Excerpt -
***
Given an undirected graph with N nodes and two vertices S & T, the task is to check if a cycle between these two vertices exists or not, such that no other node except S and T appear more than once in that cycle. Print Yes if it exists otherwise print No. 

Example:

Input: N = 7, edges[][] = {{0, 1}, {1, 2}, {2, 3}, {3, 4}, {4, 5}, {5, 2}, {2, 6}, {6, 0}}, S = 0, T = 4
Output: No
Explanation: 

Node 2 appears two times, in the only cycle that exists between 0 & 4

Input: N = 6,  edges[][] = {{0, 1}, {0, 2}, {2, 5}, {3, 1}, {4, 5}, {4, 3}}, S = 0, T = 3
Output: Yes
Explanation: 

Cycle between 0 and 3 is: 0->1->3->4->5->2->0

 

Approach:

If there exists a path back from T to S that doesn’t have any vertices of the path used to travel to T from S, then there will always be a cycle such that no other node except S and T appears more than once. Now, to solve the problem follow the steps below:

  1. Make an array visited of size n (where n is the number of nodes), and initialise it with all 0.
  2. Start a depth-first search from S, and put T as the destination.
  3. Change the value 0 of the current node to 1, in the visited array to keep the track of nodes visited in this path.
  4. If it is not possible to reach T, then there is no way a simple cycle could exist between them. So, print No.
  5. If T is reached, then change the destination to S and continue the depth-first search. Now, the nodes already visited can’t be visited again except S.
  6. If S is reached then print Yes, otherwise No.

Below is the implementation of the above approach: 

C++




// C++ program for the above approach
 
#include <bits/stdc++.h>
using namespace std;
 
// Function to create graph
void createGraph(vector<vector<int> >& graph,
                 vector<vector<int> >& edges)
{
    for (auto x : edges) {
 
        // As it is an undirected graph
        // so add an edge for both directions
        graph[x[0]].push_back(x[1]);
        graph[x[1]].push_back(x[0]);
    }
}
 
bool findSimpleCycle(int cur,
                     vector<vector<int> >& graph,
                     int start, int dest,
                     vector<bool>& visited,
                     bool flag)
{
 
    // After reaching T, change the dest to S
    if (!flag and cur == dest) {
        dest = start;
        flag = 1;
    }
 
    // If S is reached without touching a
    // node twice except S and T,
    // then return true
    if (flag and cur == dest) {
        return true;
    }
 
    bool ans = 0;
    visited[cur] = 1;
    for (auto child : graph[cur]) {
 
        // A node can only be visited if it
        // hasn't been visited or if it
        // is S or t
        if (!visited[child] or child == dest) {
            ans = ans
                  | findSimpleCycle(
                        child, graph, start,
                        dest, visited, flag);
        }
    }
 
    // Change visited of the current node
    // to 0 while backtracking again so
    // that all the paths can be traversed
    visited[cur] = 0;
 
    return ans;
}
 
int main()
***
Records shown -
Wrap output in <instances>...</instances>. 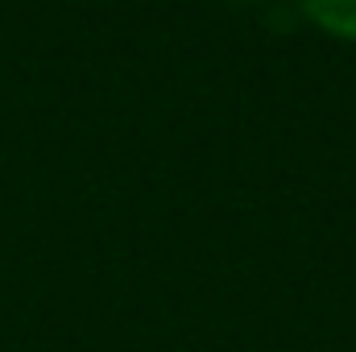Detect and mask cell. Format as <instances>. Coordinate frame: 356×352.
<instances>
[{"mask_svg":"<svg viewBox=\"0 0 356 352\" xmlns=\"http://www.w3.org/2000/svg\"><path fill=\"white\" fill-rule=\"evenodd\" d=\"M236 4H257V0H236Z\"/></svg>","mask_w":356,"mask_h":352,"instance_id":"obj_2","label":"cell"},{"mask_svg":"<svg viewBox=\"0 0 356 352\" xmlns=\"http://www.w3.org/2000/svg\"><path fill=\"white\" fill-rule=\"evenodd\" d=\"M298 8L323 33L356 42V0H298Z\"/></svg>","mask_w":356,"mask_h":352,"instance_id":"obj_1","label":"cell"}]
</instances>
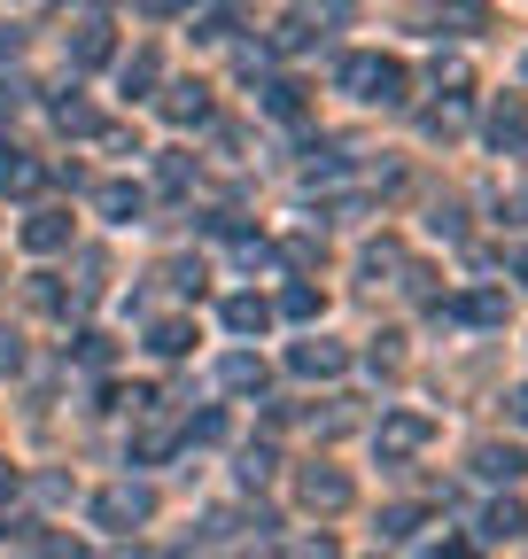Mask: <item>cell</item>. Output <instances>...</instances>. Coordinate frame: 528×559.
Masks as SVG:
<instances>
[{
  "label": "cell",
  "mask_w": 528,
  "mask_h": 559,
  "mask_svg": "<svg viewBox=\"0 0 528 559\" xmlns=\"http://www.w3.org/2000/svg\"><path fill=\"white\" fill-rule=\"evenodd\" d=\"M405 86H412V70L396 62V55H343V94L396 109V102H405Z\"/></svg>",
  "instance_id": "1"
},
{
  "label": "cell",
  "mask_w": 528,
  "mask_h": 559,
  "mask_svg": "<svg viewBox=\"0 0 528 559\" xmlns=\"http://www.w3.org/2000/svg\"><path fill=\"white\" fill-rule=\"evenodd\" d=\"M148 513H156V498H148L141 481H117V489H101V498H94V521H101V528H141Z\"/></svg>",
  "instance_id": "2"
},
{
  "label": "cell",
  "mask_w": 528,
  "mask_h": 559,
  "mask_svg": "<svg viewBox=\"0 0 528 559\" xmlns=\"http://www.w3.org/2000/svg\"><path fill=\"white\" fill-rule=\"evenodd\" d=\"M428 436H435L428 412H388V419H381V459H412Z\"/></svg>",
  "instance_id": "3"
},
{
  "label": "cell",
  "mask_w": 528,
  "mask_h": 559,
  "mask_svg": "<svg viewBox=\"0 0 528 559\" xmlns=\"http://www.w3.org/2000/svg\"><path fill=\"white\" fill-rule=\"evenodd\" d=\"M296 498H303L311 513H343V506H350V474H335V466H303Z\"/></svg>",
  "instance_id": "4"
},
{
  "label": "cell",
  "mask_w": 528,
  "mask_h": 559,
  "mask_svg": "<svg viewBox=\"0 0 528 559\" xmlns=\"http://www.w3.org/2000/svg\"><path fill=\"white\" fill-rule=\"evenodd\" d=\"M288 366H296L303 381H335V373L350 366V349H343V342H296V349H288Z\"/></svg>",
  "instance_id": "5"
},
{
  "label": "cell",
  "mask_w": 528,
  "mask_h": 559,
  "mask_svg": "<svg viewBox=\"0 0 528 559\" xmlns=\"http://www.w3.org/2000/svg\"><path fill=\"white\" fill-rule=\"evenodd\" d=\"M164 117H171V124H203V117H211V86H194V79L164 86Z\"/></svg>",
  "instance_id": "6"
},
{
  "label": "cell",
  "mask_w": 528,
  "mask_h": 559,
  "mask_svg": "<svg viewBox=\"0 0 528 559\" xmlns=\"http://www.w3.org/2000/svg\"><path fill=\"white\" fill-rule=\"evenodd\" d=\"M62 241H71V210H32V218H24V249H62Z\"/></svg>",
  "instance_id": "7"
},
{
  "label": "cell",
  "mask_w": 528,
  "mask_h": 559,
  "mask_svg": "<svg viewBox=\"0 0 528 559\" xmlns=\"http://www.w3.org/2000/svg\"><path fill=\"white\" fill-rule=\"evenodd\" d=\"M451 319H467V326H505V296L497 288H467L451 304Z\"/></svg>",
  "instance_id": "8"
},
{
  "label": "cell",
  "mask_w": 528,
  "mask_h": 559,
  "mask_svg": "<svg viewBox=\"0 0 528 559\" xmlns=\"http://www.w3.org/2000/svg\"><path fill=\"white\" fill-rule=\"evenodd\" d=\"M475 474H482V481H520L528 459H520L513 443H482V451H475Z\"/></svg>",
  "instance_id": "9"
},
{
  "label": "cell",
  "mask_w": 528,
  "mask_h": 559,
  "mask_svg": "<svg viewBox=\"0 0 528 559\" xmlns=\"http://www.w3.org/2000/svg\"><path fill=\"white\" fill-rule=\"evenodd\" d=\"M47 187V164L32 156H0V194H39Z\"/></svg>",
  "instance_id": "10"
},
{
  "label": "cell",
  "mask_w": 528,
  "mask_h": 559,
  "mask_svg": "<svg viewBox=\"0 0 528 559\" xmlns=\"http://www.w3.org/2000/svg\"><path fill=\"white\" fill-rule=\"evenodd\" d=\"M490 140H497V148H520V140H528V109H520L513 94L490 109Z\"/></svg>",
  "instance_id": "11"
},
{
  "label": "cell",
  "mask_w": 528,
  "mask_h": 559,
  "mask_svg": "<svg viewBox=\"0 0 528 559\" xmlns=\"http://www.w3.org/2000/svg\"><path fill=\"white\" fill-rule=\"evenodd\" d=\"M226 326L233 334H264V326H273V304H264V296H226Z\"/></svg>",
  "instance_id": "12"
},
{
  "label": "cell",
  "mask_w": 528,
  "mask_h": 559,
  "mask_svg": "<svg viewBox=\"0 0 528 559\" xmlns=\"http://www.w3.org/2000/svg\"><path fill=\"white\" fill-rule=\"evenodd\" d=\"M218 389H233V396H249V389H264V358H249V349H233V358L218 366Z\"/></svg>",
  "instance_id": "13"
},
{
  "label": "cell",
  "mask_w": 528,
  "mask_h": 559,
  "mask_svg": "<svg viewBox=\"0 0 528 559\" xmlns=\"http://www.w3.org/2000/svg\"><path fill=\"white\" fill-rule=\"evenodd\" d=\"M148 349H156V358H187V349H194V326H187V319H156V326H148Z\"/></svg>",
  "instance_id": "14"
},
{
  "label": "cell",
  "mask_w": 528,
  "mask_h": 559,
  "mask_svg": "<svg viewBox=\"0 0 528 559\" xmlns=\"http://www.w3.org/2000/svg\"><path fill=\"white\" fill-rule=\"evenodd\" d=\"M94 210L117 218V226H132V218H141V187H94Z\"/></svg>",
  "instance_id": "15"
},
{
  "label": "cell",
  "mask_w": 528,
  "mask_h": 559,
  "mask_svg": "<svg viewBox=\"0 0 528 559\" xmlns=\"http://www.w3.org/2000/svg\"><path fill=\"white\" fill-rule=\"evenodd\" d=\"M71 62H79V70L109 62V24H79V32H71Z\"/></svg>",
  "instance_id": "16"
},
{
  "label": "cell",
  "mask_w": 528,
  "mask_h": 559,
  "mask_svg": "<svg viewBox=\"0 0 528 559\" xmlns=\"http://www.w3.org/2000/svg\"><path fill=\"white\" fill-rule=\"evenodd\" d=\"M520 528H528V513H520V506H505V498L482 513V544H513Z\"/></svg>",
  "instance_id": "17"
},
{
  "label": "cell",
***
What you need to do -
Please write out, word for word, the part of the graph-cycle excerpt between "1. Make an array" and "in this path.", inclusive.

Task result -
1. Make an array visited of size n (where n is the number of nodes), and initialise it with all 0.
  2. Start a depth-first search from S, and put T as the destination.
  3. Change the value 0 of the current node to 1, in the visited array to keep the track of nodes visited in this path.